**What you should do**.
Return every line in the entries below where the word "with" shows up.

**Records shown**.
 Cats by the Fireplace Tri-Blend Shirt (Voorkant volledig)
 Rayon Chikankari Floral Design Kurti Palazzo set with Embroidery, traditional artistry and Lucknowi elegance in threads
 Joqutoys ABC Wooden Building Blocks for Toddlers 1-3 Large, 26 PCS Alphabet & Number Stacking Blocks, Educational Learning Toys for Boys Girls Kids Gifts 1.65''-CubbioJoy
...
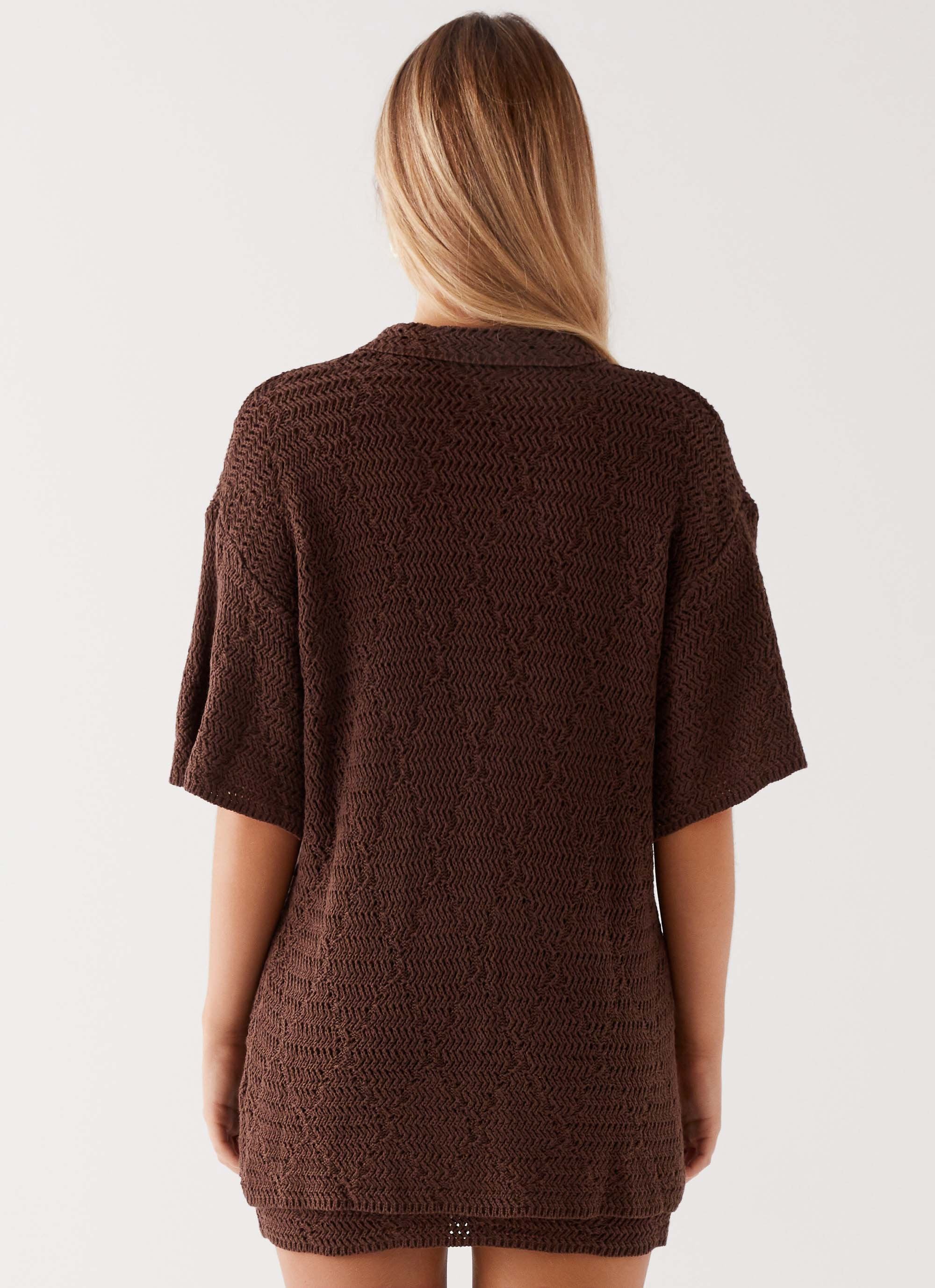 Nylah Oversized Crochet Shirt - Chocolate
---
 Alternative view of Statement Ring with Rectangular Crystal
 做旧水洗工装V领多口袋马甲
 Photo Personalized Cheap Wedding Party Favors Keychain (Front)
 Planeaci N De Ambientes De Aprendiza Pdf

**Answer box**.
 Rayon Chikankari Floral Design Kurti Palazzo set with Embroidery, traditional artistry and Lucknowi elegance in threads
 Alternative view of Statement Ring with Rectangular Crystal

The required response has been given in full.